In iconography the active agent is not just the viewer – it is also the icon itself. The icon invites one into the openness of a dialogue between a person and the eternal.
Theology is the dialogue between the soul and God who has fully and definitively revealed Himself in Jesus Christ – the Logos, the Word “made flesh” – and who communicates Himself to us through our senses, our conscience and our reason. Jesus is the primary and fullest image (icon) of God the Father. “He (Christ) is the image of the unseen God, … for God was pleased to let fullness dwell in him.” (Col. 1:15, 19). The theology of iconography springs from the incarnation – the choice of God to become en-fleshed. All this being said; when one paints an icon, one is “writing” a theology of God and salvation – a theology that has its roots in nothing less than the incarnation itself.

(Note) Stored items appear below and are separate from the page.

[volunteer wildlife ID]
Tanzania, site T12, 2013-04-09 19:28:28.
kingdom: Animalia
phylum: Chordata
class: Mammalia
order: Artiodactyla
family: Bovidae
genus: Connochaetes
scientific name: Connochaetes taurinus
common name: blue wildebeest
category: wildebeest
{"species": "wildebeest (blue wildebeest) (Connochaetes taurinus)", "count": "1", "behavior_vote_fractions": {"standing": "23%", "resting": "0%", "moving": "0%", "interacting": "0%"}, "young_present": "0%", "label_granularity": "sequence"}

The Ordinariness of it All

The scene portrayed is actually quite common. It is nothing really extraordinary – two friends embracing. The spectacle is repeated each day in a thousand different ways and contexts. It happens at airports, in driveways, at parties – to mention just a few contexts. In fact the occurrence is so common as often to be overlooked and passed over by the bystander.

But for the ones within the embrace, in whatever setting, there is found a deep joy and communion of heart.

There is a deep tenderness and understanding in this specific encounter between Mary and Elizabeth. It is, I believe, a silent moment. The very foundation of the world has been shaken and these two women know it. In fact, they are at the very epicenter.

The world rushes by – not even noticing these two women in the embrace. What is so special about it? It happens all the time. What the world fails to see and what these two women know is that everything has changed. The world and all its structures has been turned on its head.

A new communion has been established between God and us, and therefore, between me and you.

I have just seen that if one traces the outer edges of the two halos and carries the tracing down to where the arms cross then the image of a heart is drawn.